# Assignment 1:
For the text about the London 2012 Olympic torch, decide whether each statement agrees with it: (a) the final torch design ran on butane and propane; (b) police limited crowds at the Shaldon Bridge to around 3,000; (c) the evening events in Hyde Park on Day 69 drew a crowd of 60,000. Answer yes or no for each and quote the words of the text that decide it.
# Assignment 2:
Extend the text about the London 2012 Olympic torch, starting after its final sentence.

# Text passage:
......
LOCOG, together with sustainability partner and sponsor EDF Energy, committed in 2009 to provide a "low-carbon fuel solution for the flames of the Olympic torch and the cauldron". When the torch was unveiled on 8 June 2011, London 2012's chairman Sebastian Coe admitted the failure of the initiative, as "In simple terms, we didn't quite get there ... We just ran [out] of time and we tried very hard to do it". The final design of the torch used a "tried and tested formula" of butane and propane.

== Turnout ==
Around 3,000 people were said to have been at Land's End to send the Torch on its way on Day 1, while Day 2 saw police deliberately limit crowds at the Shaldon Bridge at Teignmouth, Devon, to around 7,000, while the various stages through Plymouth were said to have attracted 55,000. Photographs similarly show crowds up to 10 deep on each side of the road in central Falmouth (Day 1). Arriving in Wales for the first time on Day 8, the torch was reported as being greeted by 25,000 in Caerphilly. Numbers lining the route in no way abated as the days passed, with Bowness by Lake Windermere, for example, mustering 5,000 on Day 34; Skegness, Lincolnshire (a town of less than 20,000 people) featuring 5-deep crowds along both sides of its streets on Day 40; and Maidstone on Day 62 playing host to an estimated 40,000-strong crowd. As the relay reached London, the numbers of people turning out were still more exceptional, with much of Oxford Street featuring crowds 13-deep on both sides (on Day 69). That day ended with a 60,000-strong crowd for the evening events in Hyde Park. The Police Service gave an estimate for the UK as a whole of some 12 million people lining the route for the torch.
......
# Information supplied:
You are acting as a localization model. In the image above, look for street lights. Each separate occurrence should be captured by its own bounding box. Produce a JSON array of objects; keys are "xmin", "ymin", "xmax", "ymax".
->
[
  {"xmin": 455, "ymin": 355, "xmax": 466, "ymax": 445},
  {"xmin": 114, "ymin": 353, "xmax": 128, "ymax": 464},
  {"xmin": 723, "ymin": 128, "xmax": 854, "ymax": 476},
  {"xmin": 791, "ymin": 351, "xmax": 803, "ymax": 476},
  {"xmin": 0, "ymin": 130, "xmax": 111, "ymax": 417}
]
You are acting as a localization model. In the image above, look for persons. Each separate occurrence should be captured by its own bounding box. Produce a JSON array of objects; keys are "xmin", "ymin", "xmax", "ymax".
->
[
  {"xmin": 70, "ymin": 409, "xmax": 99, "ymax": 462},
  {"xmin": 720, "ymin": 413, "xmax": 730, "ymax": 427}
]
......
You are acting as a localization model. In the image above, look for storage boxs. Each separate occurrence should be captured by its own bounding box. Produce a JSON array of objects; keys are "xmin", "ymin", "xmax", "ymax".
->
......
# Answer space 1:
(a) Yes: "The final design of the torch used a "tried and tested formula" of butane and propane."
(b) No: "police deliberately limit crowds at the Shaldon Bridge at Teignmouth, Devon, to around 7,000"
(c) Yes: "That day ended with a 60,000-strong crowd for the evening events in Hyde Park."

# Answer space 2:
== Controversy ==
In early June, as the torch relay entered its third week, it was revealed that many of those selected to carry torches on the relay were corporate executives with commercial ties to Olympic sponsors.

==Notable bearers==

Jonathan Gavin carried the Olympic Torch through Cumbernauld, Scotland, on Wednesday, 13 June 2012 after being nominated to be a Torchbearer by the British Judo Association.

==Security==

The torch relay crossing Monnow Bridge, Monmouth, Wales, the Torch Security Team are seen jogging either side the torch bearer.

The torch was escorted by a team of trained officers from the Metropolitan Police Service known as the Torch Security Team. These were chosen from 644 initial applications through an eight-month selection process. Their primary role was to protect the Olympic and Paralympic Flames as well as ensuring the safety of the torchbearer. These "runners" formed part of a wider torch security team which consisted of motorcyclists, pedal cyclists, senior officers and operational planners.

===Incidents===
Near Land's End, one man broke past the pace car but was swiftly tackled to the ground by the Torch Security Team, as he was thought to be trying to reach the torchbearer.

In Derry, Northern Ireland, scuffles broke out between police and republican protesters, as they blocked the planned route near the Guildhall. Consequently, the relay was forced to divert in order to reach the Peace Bridge.

At Bishop Auckland in County Durham, the torchbearer was Kieran Maxwell, a 13-year-old from Newton Aycliffe. He had been diagnosed with Ewing's sarcoma in 2010 and lost part of his left leg. He fell whilst carrying the torch but was quickly helped to his feet by the Torch Security Team.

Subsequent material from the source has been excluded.